Weight Loss

I know I’m not alone in needing to drop a little weight. Not only will it make me healthier, but it’ll make me feel better and enjoy my life more. Voices in various media make all kinds of promises for easy ways to drop this weight. But in my core (which needs the most exercise) I know the answer: walking…with Jesus. See, the weight I’m talking about dropping is not excess fat and flab. This weight comes from fear and judgment and all that is bound up with them. And yes, the culture offers all kinds of quick fixes. And yes, I’m finding that Jesus offers the only “program” that truly takes the weight off.

I suppose what I really want from Jesus is to be free from fear, to walk in the freedom that can only come from an assured faith that he is walking with me. This faith in the constant presence of the Master (which, after all, he promised in Mt. 28) is a peace and a pace, a joyful stride through day-by-day life that comes from knowing that there is no obstacle I will meet that he can’t overcome, no question I will ask that he can’t answer, no path I will encounter that leads to better destinations, no master more deserving of my submission and allegiance.

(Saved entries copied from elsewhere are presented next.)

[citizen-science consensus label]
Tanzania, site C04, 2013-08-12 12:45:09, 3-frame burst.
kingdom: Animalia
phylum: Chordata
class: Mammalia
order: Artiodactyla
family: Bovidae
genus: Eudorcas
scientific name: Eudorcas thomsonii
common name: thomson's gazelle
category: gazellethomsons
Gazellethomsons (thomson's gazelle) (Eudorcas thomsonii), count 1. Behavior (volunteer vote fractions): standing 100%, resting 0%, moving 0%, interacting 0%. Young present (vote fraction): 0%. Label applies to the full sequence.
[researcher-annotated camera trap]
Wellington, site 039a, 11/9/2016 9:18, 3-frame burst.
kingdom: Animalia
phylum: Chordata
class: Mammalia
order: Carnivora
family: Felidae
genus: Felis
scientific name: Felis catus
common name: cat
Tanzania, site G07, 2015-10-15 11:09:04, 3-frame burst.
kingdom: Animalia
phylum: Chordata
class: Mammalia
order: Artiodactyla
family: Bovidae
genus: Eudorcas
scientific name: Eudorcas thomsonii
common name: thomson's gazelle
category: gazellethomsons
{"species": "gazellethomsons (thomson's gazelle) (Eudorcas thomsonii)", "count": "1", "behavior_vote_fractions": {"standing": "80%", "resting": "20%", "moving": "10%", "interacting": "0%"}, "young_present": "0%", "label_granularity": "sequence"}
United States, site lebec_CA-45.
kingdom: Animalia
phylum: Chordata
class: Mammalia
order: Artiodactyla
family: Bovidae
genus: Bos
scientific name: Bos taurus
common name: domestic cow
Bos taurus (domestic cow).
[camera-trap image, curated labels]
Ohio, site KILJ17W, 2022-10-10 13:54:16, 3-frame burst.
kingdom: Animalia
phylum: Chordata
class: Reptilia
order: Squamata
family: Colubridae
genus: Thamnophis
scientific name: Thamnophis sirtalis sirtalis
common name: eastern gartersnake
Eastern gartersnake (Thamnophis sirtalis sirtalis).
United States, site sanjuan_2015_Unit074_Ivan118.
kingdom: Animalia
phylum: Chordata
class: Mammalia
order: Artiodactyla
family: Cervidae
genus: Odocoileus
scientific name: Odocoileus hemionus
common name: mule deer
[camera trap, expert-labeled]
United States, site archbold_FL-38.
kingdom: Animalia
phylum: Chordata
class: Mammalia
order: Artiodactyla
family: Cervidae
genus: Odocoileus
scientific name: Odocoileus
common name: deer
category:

This freedom does not come from a lack of obstacles or questions or other paths or masters. This freedom cannot even depend on obstacles being removed or questions being answered or the way of Jesus being fun or easy. It is the result of a choice—a daily choice to enter into the yoke of Jesus, to open myself fully to his way of considering the world and walking in it. It comes from fixedness on the path of the Master and his kingdom way. 

Dropping the Weight

Obstacles must be seen, not as insurmountable forces in a godless wasteland, but as part of the journey on the way of Jesus. Questions must be asked, not in a vacuum of worldly foolishness, but in the infinitely rich context of the truth of Jesus. Paths and masters must not be considered for their potential ease or instant gratification, but in the eternal light of the life Jesus promises.

Each day, each moment, the Master stands among us. This risen Jesus, alive forevermore—this ascended Jesus, King over heaven and earth, everywhere present—stands with us. This Good Shepherd looks at us with compassion, harassed and helpless and wayward as we are. And so, this Jesus, the Way and the Truth and the Life, invites us to be yoked with him, to walk in his way and truth and life.

This is freedom: to lay down the weight of judgment. We judge others, but we’re really judging ourselves. Wrapped up in this judgment are comparisons and covetousness and do-it-yourself, pull-yourself-up-by-your-bootstraps, climb-the-ladder, all-American self-righteousness. All of this is rooted in fear, fear that we will not be enough. And the hard, liberating truth is, we won’t. We will never be enough. So this is what we lay down. 

Leave All Else Behind

But freedom is not this laying down alone. True freedom is to leave behind the weight of judgment and fear and to step into the gentle yoke of Jesus. His pace and his path are different from those of others, all others. So others must willfully be cut off and left behind through training that helps to focus one’s entire life—heart, mind, strength, and soul—on Jesus. But to be sure, this is the only way.

Jesus is demanding. We don’t like to talk about that. He may be gentle and humble in heart, but he doesn’t offer shortcuts. Over and over he is confronting people with the choice to leave all else and walk with him, or not. There is no “attend to other business first” or “just sell some of your possessions” or “keep fishing for fish and the random person will fall in” or “take up your cross except when it hurts or people think you’re foolish or others’ lives seem better than yours” or “really, you’d have more pleasure and fame and influence if you’d just drop that pesky cross.”

That’s the confounding paradox (one of many, I guess) of the way of Jesus: true freedom comes only from being completely, utterly, inextricably bound to Jesus as lord and master…there can be no others, including the self. Sound severe? Well like Dylan sang, “It may be the devil, or it may be the Lord, but you’re gonna have to serve somebody.” We all have a master. Only one is the Prince of the peace I’m seeking. Only one is the true Love that drives out all fear.

So, amidst the noise of every preoccupation and competing agenda, Jesus says, “Follow me.” No matter how worthy or shiny or self-actualizing the competing pursuit—Follow me. And no matter how hurt or confused or afraid we are—Follow me. All who are weary and burdened, lay it down and walk with me. You will find rest for your souls.